Dynamic content changes depending on the request. A blog homepage that updates when a new post is added, or a search page that shows different results depending on what you searched. This kind of content is generated on the backend using programming languages, and the user only ever sees the final HTML output, never the code that produced it.

Scripting and Backend Languages

Backend languages are what make websites actually interactive. Some common ones are PHP, Python, Ruby, NodeJS and Perl. They can talk to databases, call external services, and process user input.

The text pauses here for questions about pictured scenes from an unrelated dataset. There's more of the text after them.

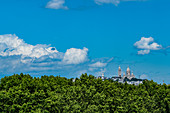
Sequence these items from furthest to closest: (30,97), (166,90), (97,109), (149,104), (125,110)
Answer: (166,90) → (149,104) → (125,110) → (97,109) → (30,97)

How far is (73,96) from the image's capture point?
37.4ft

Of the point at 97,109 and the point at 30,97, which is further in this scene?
the point at 97,109

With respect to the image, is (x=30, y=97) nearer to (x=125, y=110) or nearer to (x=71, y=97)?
(x=71, y=97)

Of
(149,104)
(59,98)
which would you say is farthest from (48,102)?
(149,104)

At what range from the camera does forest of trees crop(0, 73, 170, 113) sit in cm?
1037

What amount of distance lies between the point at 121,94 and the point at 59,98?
12.0 ft

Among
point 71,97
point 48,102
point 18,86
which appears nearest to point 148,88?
point 71,97

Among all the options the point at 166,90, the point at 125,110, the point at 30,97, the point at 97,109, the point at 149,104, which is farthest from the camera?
the point at 166,90

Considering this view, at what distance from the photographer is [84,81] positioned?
42.2 feet

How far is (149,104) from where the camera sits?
13.7 meters

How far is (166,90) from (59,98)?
7.35 m

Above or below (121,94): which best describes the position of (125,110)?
below

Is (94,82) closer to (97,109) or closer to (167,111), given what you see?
(97,109)

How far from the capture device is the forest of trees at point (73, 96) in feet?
34.0
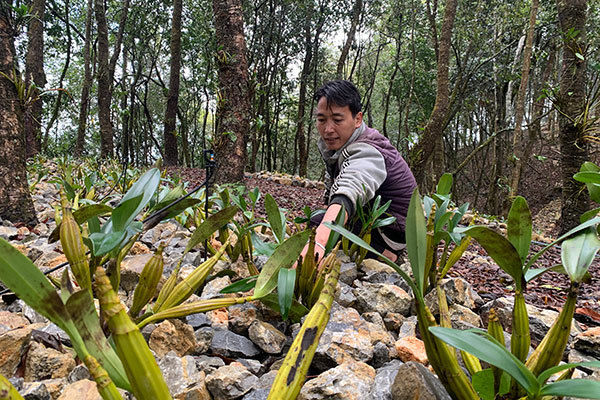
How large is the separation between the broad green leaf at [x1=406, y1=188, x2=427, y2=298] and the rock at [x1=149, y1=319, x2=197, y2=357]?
1.95 ft

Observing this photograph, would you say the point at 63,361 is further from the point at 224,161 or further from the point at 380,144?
the point at 224,161

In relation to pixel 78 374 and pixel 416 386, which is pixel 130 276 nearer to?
pixel 78 374

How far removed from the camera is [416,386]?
0.66 m

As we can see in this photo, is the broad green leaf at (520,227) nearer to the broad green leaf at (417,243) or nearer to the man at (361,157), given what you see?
the broad green leaf at (417,243)

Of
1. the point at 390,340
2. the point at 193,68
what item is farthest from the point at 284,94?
the point at 390,340

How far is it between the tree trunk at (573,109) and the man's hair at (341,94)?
275 centimetres

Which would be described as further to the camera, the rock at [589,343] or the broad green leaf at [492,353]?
the rock at [589,343]

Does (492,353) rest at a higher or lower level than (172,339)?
higher

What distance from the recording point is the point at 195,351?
3.13 ft

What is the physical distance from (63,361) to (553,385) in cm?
89

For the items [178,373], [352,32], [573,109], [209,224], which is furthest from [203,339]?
[352,32]

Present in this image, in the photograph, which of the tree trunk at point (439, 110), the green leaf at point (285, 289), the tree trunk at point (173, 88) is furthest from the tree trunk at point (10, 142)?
the tree trunk at point (173, 88)

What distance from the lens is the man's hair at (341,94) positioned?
194 centimetres

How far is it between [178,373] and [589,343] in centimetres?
107
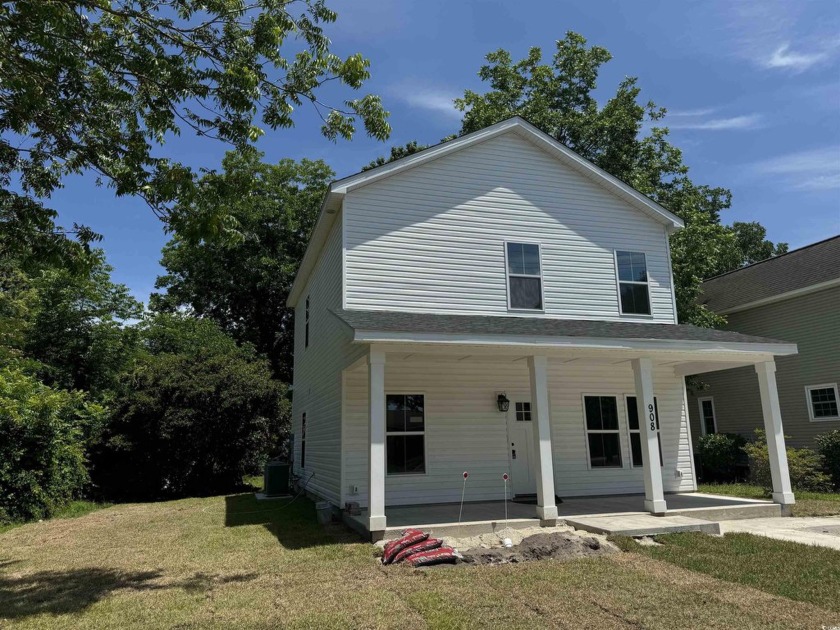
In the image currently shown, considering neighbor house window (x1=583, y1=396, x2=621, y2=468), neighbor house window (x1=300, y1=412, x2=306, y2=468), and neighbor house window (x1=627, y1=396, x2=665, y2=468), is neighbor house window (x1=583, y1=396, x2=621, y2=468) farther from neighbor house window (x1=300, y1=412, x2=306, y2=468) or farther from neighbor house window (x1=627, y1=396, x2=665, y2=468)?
neighbor house window (x1=300, y1=412, x2=306, y2=468)

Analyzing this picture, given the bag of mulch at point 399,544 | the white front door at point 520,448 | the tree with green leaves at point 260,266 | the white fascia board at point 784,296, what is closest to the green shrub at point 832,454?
the white fascia board at point 784,296

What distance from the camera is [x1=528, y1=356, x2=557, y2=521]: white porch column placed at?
9.13 metres

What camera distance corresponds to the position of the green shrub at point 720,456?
680 inches

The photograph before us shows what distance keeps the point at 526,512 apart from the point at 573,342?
3139 millimetres

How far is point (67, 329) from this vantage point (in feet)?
67.5

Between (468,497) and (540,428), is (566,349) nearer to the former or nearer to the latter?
(540,428)

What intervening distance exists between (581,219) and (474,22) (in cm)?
528

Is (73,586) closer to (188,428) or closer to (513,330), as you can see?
(513,330)

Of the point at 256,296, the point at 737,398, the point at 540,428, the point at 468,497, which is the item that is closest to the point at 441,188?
the point at 540,428

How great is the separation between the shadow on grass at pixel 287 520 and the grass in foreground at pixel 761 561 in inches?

A simple example with PHP: if someone visits http://example.com/index.php?name=adam and the file looks like this:

<html><body>Hello <?php echo $_GET["name"]; ?></body></html>

The server processes it and sends back:

<html><body>Hello adam</body></html>

The user never sees the PHP code, only the result. This is what the backend means, it all happens behind the scenes. And because it is processing user input, any mistakes in how that is handled can open up serious security issues.

Question: What does web server software use to host multiple sites? Virtual Hosts

Question: What is the name for the type of content that can change? Dynamic

Question: Does the client see the backend code? Yay/Nay Nay

Task 4 — The Quiz

This is an interactive drag and drop task where you arrange the steps of a website request in the correct order. The correct order is:

  1. Request tryhackme.com in your browser
  2. Check Local Cache for IP Adrress
  3. Check your recursive DNS Server for Address
  4. Query root server to find authoritative DNS Server
  5. Authoritative DNS server advises the IP address for the website
  6. Request passes through a Web Application Firewall
  7. Request passes through a Load Balancer
  8. Connect to Webserver on port 80 or 443
  9. Web server receives the GET request
  10. Web Application talks to Database
  11. Your Browser renders the HTML into a viewable website

Question: Flag THM{YOU_GOT_THE_ORDER}

Every single website visit goes through this whole chain. Once you see it laid out like this it starts to make a lot more sense why things like load balancers and CDNs exist, and why security has to be thought about at every single step of it.